Scan the material below, then work out how many of its lines contain the word "name"; reply with that number only.

[[ EXTRACTED INFORMATION, beginning ]]

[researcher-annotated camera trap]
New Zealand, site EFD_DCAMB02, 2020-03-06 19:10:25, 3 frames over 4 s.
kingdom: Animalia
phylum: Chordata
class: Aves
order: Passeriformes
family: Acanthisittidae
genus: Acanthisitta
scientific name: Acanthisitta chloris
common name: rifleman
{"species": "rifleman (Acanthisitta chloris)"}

[[ EXTRACTED INFORMATION, end ]]
[[ EXTRACTED INFORMATION, beginning ]]

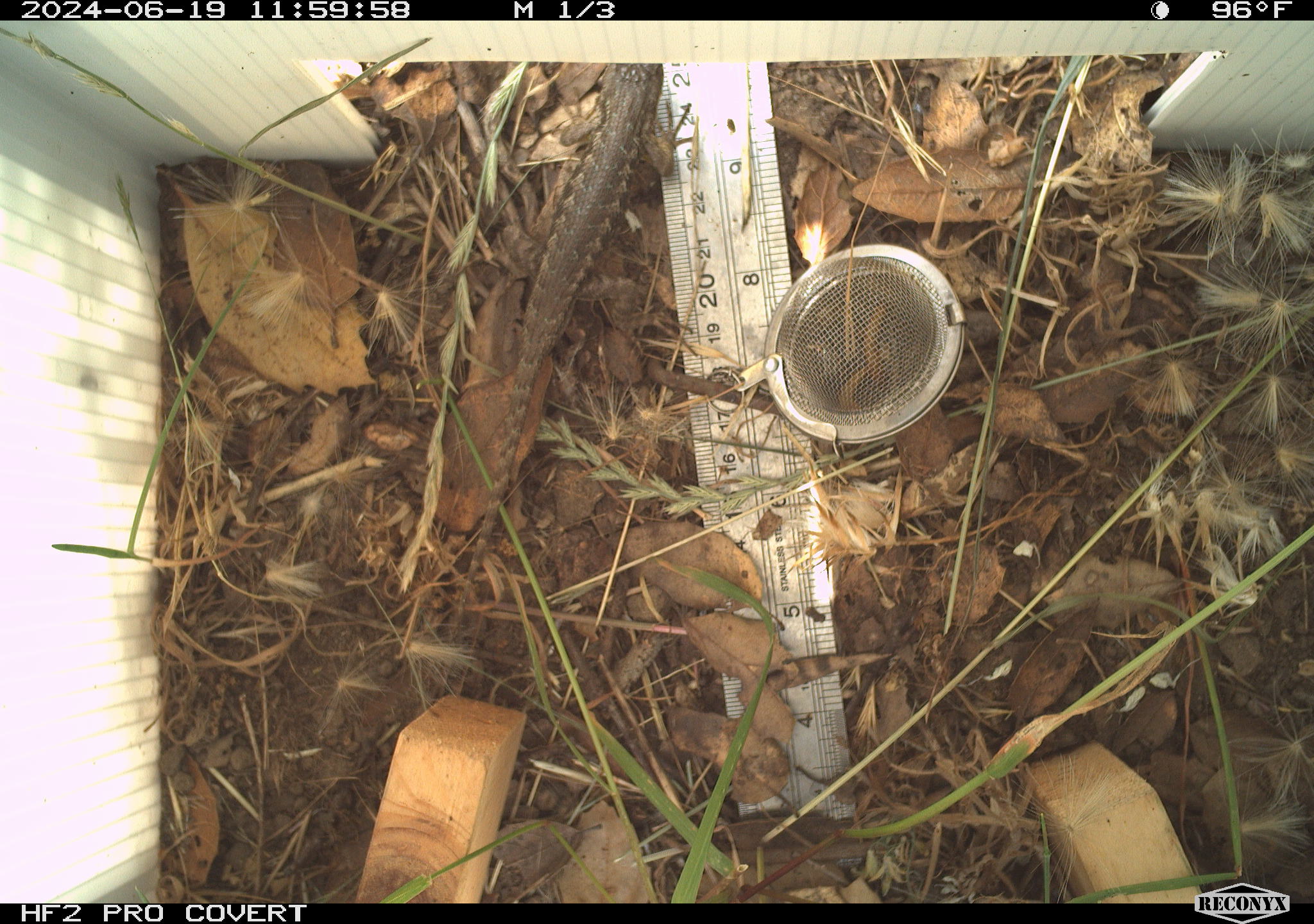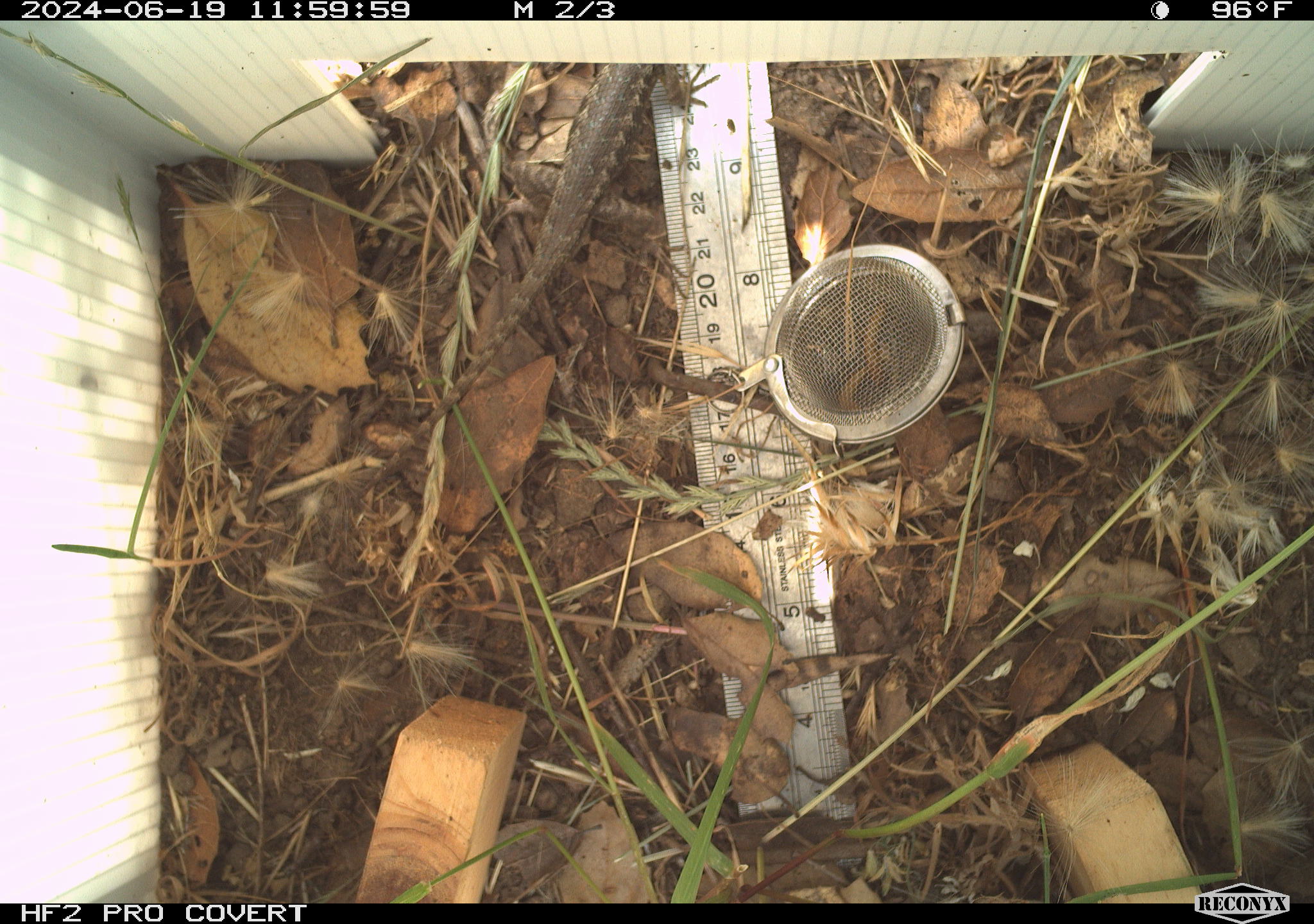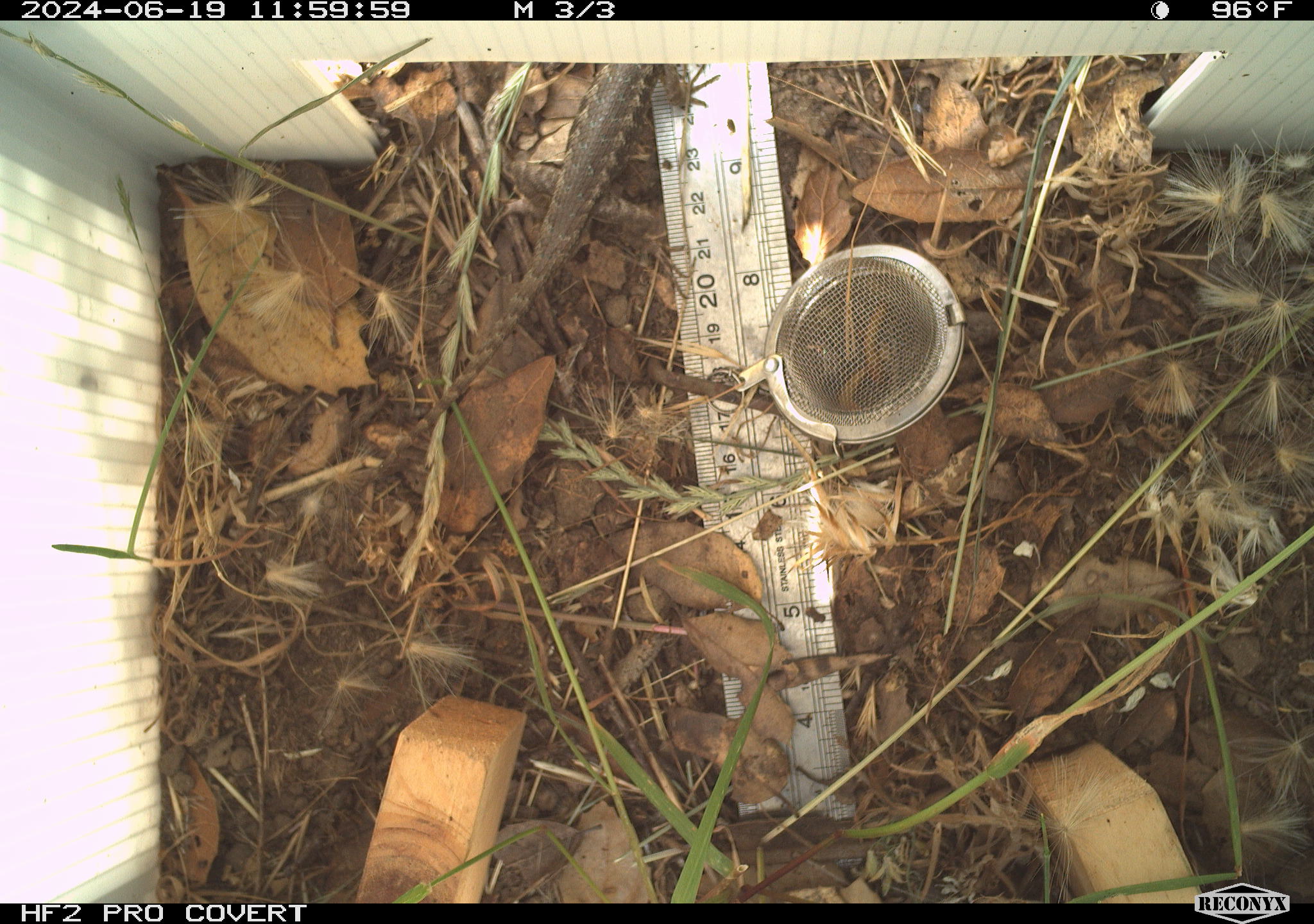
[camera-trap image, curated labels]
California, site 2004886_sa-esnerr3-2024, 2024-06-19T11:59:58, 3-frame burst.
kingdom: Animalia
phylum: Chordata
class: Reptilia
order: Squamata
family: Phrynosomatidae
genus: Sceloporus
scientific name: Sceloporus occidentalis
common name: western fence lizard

[[ EXTRACTED INFORMATION, end ]]
[[ EXTRACTED INFORMATION, beginning ]]

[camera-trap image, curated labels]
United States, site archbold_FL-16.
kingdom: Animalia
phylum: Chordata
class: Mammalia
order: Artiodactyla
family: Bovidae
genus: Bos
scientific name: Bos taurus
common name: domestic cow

[[ EXTRACTED INFORMATION, end ]]

▶ _OUTPUT OF THE TASK_
6